One such dream that is quickly becoming a reality, is the proposed Jim Jeffords State Forest. Linking Coolidge State Forest and Aitken State Forest in Mendon and Shrewsbury; the 100,000+ acre land conservation project will not only provide our region with over ten miles of hiking, mountain biking, skiing and snowmobile trails, it will also offer conserved habitat for Vermont wildlife such as moose, deer, turkey, bear, trout, songbirds and more, providing a resource to hunters, anglers and birdwatchers as well.
Acquisition of this land is currently being managed by the Trust for Public Land, along with a group of volunteers. A significant portion of private land has already been donated, and some funding to support more land procurement has been secured through private donation and public grants. The project team is currently working on a campaign to raise the remaining funds for the forest. For more information on the Jeffords State Forest, contact Kate Wanner at the Trust for Public Land: firstname.lastname@example.org.

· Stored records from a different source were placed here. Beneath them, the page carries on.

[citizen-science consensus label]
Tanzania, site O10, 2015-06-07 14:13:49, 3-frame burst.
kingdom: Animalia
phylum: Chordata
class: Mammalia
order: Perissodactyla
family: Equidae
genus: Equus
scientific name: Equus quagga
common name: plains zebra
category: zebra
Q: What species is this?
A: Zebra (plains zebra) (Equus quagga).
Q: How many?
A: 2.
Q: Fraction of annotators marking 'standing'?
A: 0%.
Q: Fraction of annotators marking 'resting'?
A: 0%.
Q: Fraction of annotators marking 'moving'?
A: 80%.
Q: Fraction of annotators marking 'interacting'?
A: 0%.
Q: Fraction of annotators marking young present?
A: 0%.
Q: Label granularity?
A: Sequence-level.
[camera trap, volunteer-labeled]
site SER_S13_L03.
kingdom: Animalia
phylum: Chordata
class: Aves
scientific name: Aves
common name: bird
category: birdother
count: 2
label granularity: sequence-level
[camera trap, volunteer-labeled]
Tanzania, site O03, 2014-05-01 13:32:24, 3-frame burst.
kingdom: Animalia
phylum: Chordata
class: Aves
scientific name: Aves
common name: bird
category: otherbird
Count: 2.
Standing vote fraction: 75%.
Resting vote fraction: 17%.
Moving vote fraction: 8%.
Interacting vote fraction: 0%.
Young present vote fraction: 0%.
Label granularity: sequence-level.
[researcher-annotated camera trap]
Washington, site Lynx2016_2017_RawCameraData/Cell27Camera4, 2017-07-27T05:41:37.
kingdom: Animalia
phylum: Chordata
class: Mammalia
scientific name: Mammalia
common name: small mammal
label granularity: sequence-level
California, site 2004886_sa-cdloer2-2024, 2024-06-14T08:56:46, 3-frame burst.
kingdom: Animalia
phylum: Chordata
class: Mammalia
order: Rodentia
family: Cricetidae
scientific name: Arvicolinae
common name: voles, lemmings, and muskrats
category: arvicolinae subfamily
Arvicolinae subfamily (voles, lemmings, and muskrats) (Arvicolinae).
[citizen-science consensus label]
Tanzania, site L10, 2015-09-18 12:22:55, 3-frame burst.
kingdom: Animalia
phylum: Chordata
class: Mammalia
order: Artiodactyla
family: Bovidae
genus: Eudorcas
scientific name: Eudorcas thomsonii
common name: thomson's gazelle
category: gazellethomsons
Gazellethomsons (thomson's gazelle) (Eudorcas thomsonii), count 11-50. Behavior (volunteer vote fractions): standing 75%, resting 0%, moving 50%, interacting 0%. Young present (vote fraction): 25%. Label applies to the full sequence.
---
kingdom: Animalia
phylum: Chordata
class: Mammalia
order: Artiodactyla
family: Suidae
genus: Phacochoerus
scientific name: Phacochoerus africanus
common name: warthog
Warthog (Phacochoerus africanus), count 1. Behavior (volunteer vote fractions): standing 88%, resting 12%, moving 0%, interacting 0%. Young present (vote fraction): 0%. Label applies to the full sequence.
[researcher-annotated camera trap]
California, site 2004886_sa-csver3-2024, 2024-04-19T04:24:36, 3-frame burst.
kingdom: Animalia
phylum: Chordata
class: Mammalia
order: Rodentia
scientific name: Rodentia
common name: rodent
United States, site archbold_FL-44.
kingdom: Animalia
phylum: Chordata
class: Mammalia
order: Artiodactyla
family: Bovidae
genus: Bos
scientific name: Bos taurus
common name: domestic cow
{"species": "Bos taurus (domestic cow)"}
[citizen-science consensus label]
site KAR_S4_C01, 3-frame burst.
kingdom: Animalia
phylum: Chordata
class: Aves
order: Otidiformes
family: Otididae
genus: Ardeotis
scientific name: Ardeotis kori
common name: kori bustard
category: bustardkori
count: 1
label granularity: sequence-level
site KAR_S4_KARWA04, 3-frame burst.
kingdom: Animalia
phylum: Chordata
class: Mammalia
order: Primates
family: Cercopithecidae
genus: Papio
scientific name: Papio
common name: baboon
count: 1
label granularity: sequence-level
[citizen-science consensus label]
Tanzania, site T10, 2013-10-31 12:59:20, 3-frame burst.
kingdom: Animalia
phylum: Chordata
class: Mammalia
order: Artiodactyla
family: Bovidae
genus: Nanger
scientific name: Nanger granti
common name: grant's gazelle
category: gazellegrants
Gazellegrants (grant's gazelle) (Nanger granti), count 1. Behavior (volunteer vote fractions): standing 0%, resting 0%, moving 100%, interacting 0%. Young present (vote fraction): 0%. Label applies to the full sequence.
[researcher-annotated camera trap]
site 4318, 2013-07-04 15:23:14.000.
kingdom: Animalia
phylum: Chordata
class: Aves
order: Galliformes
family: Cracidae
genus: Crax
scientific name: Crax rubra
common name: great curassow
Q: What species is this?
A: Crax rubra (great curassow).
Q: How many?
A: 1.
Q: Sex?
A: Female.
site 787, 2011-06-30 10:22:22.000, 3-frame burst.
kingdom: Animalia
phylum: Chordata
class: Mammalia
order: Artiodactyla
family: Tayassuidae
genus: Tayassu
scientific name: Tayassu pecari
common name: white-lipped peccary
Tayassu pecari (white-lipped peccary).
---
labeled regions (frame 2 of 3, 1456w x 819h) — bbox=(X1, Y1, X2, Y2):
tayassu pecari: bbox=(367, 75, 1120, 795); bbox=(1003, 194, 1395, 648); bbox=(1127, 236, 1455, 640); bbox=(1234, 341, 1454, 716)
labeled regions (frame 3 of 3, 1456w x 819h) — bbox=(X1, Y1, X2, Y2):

While the Jeffords State Forest is one example of the beginnings of a new park/maintained intentional recreation space, it isn’t the only. June 15th’s meeting yielded quite a few new dreams; listing Class 4 roadways as potential mountain biking paths, revisiting old rail beds, and even highlighting Otter Creek as a water trail for canoeing and kayaking were all just bits of thought to be sorted, mapped and explored in the (hopefully near) future.
We are so fortunate to live in a state where opportunities for outdoor, exploratory recreation are virtually everywhere. I look forward to the continuance and further development of such opportunity for myself and generations to come.
Kimberly Griffin is the Director of the Rutland Area Physical Activity Coalition (RAPAC) whose mission is to promote and increase bicycle and pedestrian activity in Rutland County.